Issu d’une famille nombreuse de paysans du Bravant aux Pays Bas, Francisco Van der Hoff s’est trouvé à l’autre bout du monde une nouvelle famille nombreuse, au cœur du Chiapas au Mexique. C’est au sein d’une communauté de petits producteurs de café dans l’Isthme de Tehuantepec qu’il a vécu depuis 1980. Il s’est senti chez lui dès son arrivée, alors qu’il avait voyagé depuis l’Europe en passant par le Canada, et le Chili d’Allende qu’il a dû fuir au moment du coup d’Etat de Pinochet.
Né Frans, il décide de se rebaptiser Francisco et c’est toujours en espagnol qu’il aimait s’exprimer où qu’il était. Docteur en économie et en théologie, ce prêtre ouvrier est né en 1939 aux Pays-Bas. A 22 ans il décide de s’engager dans l’ordre des prêtres ouvriers du Sacré-Cœur de Jésus, engagement qui le mènera des barricades de Prague en 1968 à l’Amérique latine, berceau de la théologie de la libération qui lui va bien.
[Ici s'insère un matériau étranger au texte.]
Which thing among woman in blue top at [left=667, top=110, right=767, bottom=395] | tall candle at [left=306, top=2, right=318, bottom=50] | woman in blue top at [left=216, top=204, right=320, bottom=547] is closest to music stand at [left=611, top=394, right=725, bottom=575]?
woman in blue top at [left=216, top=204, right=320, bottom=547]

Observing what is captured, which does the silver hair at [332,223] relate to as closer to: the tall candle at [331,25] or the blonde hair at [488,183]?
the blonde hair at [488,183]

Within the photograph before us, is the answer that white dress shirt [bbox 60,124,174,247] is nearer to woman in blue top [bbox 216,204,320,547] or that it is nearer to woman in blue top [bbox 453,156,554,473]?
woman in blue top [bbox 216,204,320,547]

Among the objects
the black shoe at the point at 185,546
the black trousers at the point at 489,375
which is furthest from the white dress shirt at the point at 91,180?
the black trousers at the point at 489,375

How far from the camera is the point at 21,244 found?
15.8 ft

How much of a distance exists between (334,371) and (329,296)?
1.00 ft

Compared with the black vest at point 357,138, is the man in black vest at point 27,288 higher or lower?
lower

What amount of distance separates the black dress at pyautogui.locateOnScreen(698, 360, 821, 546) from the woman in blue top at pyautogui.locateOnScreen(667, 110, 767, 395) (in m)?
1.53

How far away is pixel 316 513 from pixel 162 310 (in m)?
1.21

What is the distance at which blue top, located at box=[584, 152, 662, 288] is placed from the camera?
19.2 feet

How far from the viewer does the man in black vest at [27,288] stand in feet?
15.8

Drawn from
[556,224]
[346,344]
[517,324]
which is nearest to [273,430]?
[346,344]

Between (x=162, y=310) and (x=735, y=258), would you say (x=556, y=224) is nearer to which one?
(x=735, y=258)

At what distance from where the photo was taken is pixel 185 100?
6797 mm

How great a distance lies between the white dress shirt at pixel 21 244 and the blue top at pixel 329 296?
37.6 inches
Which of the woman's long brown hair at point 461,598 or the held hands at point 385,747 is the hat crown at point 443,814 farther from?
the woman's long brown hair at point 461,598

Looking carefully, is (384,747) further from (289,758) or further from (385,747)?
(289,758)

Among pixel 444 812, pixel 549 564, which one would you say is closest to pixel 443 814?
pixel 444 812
A Oaxaca, parmi les Zapotèques, il découvre la vie des petits caféiculteurs qui vendent le fruit de leur travail au tiers du coût de production. Isolés, ils sont à la merci des « coyotes » qui leur achètent le café en bout de champ à n’importe quel prix. Sa priorité devient de promouvoir l’organisation. C’est avec la conviction que l’union fait la force qu’il fonde la coopérative UCIRI en 1982 avec une poignée de communautés. Le défi sera par la suite de trouver des solutions pour améliorer leurs conditions de vie. Pour lui le choix est simple : cela doit passer par la vente à un prix plus juste du café que par un acte de charité.
Avec la complicité de son compatriote Nico Rozen, à la tête de l’ONG Solidaridad, il fonde la première association Max Havelaar aux Pays-Bas et imagine les contours des critères du premier label de commerce équitable : un prix qui permet de subvenir aux besoins des producteurs et une prime supplémentaire pour le développement de la communauté. Un nouveau modèle de commerce est né. « Nous ne pouvons pasetnous n’allons pas créer un paradis sur terre, mais ne vaut-il pas mieux rêver éveillé que de continuerà accepter l'exploitation dans l'obscurité ? », disait-il dans l’introduction de son Manifeste des pauvres, paru en 2010.
Loin de devenir un gourou, il a continué à être un parmi les caféiculteurs, en cultivant sa petite ferme, en écrivant et en prêchant le dimanche. Il a toujours été un point de repère pour ses compagnons d’UCIRI et en général pour tous ceux et toutes celles qui composent le mouvement du commerce équitable. Ses livres nous ont inspiré et interpellé, son regard bienveillant nous a accompagné.
Aujourd’hui UCIRI est une coopérative qui rassemble plus de 2 500 caféiculteurs qui vivent dans la dignité que Van der Hoff a prôné toute sa vie, même s’ils doivent encore et toujours faire face à des difficultés et des défis. Le label Fairtrade/Max Havelaar bénéficie a près de 2 millions de producteurs et travailleurs dans le monde, ce qui est certes toujours insuffisant, mais démontre chaque jour la viabilité de ce modèle. « Je crois fermement que les pauvres, organisés, peuvent éliminer ces barrières et murs d’exclusion, et proposer de nouveaux chemins pour mieux vivre ensemble », nous disait Van der Hoff.
A nous d’honorer son héritage et de continuer à travailler tous les jours pour faire avancer les valeurs de justice, de dignité et de respect.